[TO DO] Convert the lines below into a numbered list, starting with the line that contains "What distance separates" and going on through the line that contains "9672 millimetres", with both of those lines included. Leave out blank lines, and cover only that stretch of the items.

[EXTRACTED RECORDS]

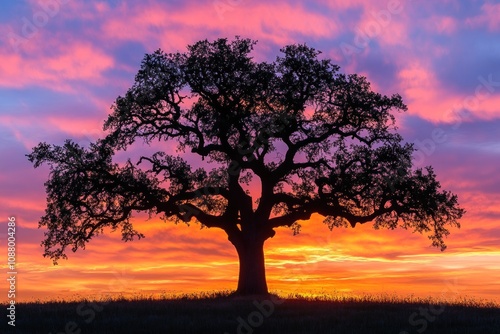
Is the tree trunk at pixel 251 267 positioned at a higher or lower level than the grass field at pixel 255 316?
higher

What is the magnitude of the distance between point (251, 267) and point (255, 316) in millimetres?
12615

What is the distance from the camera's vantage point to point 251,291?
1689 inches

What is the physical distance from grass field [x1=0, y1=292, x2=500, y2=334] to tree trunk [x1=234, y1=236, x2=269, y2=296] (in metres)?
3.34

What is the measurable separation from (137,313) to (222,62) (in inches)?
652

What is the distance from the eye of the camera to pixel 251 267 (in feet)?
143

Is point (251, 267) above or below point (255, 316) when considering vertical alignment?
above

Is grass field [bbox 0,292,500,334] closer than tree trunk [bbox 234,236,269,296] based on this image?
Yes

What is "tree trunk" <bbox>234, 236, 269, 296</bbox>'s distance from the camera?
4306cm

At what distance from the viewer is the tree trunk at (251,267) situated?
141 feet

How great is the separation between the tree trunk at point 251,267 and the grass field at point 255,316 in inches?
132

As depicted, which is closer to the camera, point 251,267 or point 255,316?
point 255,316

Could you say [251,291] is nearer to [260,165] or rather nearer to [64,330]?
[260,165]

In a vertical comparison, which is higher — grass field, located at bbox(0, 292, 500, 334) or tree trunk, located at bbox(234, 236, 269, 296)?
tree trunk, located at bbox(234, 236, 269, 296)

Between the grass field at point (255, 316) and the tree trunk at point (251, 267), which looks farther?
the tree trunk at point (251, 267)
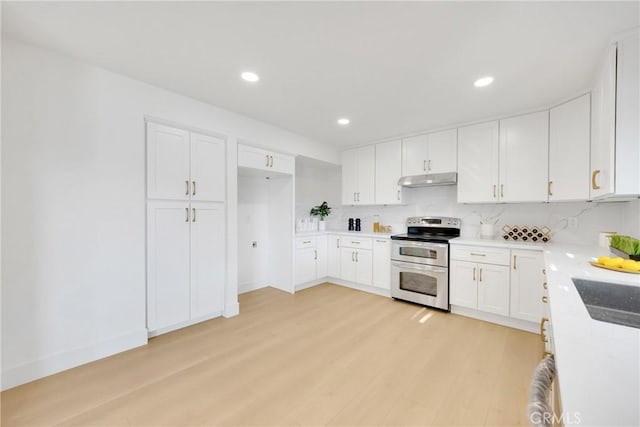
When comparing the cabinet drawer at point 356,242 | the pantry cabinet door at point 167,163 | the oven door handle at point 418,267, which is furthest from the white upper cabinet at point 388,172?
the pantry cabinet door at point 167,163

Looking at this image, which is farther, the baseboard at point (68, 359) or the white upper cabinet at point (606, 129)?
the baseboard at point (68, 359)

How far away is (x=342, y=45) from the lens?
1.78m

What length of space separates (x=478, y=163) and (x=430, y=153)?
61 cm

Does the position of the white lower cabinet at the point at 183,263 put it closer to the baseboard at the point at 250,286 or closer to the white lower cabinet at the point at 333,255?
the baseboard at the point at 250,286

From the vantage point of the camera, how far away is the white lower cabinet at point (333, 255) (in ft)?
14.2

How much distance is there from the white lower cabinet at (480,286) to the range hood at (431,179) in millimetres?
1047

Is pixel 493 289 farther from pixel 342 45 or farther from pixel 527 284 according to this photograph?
==
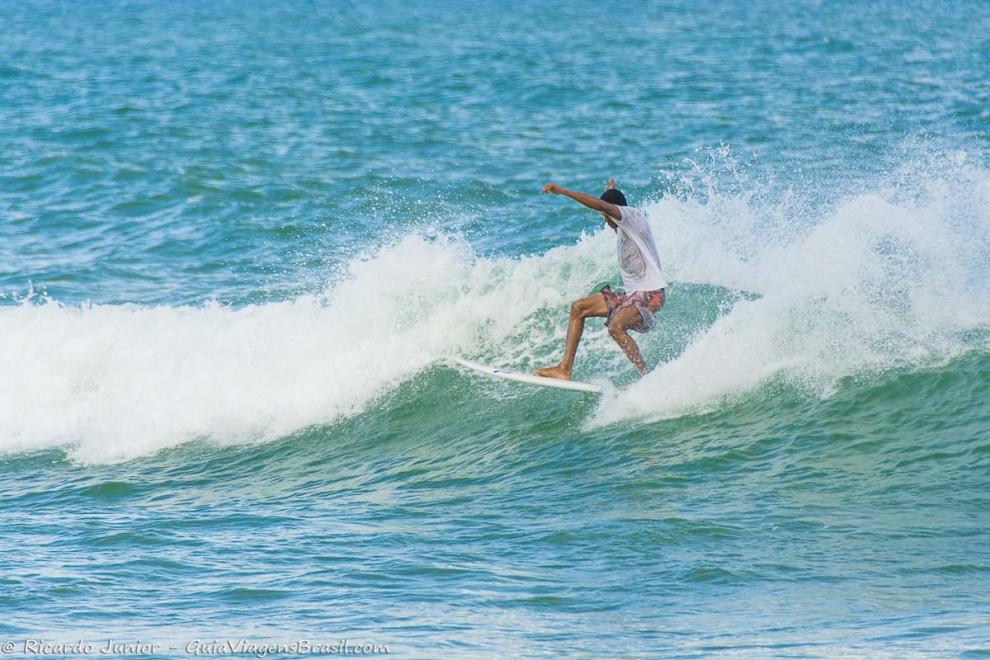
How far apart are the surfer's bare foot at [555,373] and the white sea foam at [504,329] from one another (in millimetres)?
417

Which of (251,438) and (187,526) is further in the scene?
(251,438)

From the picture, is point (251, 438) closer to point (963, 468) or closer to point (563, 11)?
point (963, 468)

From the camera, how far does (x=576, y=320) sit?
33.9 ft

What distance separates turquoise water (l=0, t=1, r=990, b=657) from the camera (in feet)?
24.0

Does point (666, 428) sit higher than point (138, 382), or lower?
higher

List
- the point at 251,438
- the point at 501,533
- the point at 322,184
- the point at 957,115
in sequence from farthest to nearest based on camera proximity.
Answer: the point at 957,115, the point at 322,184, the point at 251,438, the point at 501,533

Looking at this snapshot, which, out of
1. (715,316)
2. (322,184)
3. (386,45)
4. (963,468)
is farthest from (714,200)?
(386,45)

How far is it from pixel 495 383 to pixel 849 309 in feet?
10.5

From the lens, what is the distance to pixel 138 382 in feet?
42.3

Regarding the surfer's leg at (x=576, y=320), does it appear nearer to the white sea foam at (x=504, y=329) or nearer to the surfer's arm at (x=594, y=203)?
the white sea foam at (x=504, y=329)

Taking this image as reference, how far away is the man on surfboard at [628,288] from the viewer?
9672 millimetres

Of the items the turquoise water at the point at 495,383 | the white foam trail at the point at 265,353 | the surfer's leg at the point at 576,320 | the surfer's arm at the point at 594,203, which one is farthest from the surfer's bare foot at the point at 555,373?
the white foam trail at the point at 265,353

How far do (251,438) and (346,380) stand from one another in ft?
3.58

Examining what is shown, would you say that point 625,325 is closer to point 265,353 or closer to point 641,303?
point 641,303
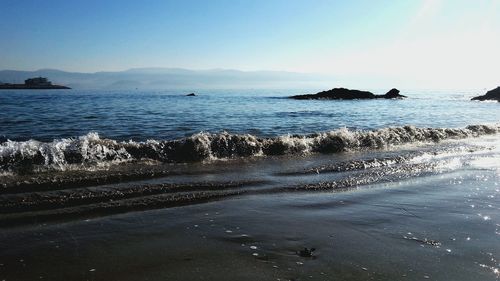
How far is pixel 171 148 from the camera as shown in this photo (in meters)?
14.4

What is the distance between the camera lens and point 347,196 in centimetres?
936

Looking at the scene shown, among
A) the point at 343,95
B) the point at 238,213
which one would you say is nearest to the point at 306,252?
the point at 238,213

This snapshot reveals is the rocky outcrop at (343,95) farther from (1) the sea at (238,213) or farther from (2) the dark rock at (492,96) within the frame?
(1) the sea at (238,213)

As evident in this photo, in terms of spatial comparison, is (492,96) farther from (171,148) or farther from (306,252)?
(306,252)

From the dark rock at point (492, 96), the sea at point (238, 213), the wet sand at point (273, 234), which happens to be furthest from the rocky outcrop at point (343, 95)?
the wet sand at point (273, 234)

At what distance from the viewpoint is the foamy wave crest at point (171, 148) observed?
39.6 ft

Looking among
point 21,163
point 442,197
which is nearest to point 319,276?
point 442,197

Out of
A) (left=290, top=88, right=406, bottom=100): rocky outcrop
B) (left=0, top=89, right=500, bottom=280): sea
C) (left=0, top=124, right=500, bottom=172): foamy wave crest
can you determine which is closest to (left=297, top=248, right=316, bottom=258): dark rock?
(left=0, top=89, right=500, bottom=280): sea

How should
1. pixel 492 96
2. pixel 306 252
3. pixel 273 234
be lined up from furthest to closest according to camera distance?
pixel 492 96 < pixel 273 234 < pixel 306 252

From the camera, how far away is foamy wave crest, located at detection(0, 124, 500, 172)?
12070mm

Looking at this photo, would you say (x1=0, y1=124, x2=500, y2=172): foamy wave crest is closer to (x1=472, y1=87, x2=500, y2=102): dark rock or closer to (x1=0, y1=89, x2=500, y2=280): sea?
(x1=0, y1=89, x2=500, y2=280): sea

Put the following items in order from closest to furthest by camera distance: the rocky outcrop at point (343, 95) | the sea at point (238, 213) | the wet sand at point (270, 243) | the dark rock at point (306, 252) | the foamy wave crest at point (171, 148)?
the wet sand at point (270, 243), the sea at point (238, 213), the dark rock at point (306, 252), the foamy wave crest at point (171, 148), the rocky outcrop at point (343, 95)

[SOLVED PROBLEM]
1. What distance separates turquoise water (l=0, t=1, r=990, b=657) from the camera (in feet)?
2. 24.0
3. Does point (666, 428) sit higher than point (138, 382), or lower?
4. higher
5. List
6. - the point at 251,438
7. - the point at 501,533
8. - the point at 322,184
9. - the point at 957,115
10. in sequence from farthest to nearest based on camera proximity.
11. Answer: the point at 957,115, the point at 322,184, the point at 251,438, the point at 501,533
12. Looking at this snapshot, which, out of
13. 1. (715,316)
14. 2. (322,184)
15. 3. (386,45)
16. 4. (963,468)
17. is farthest from (714,200)?
18. (386,45)
19. How far is it from pixel 495 383 to pixel 849 309 in feet?
20. 10.5
21. From the lens, what is the distance to pixel 138 382 in feet?
22. 42.3
23. Regarding the surfer's leg at (x=576, y=320), does it appear nearer to the white sea foam at (x=504, y=329) or nearer to the surfer's arm at (x=594, y=203)?
24. the white sea foam at (x=504, y=329)
25. Taking this image as reference, how far away is the man on surfboard at [628,288] from the viewer?
26. 9672 millimetres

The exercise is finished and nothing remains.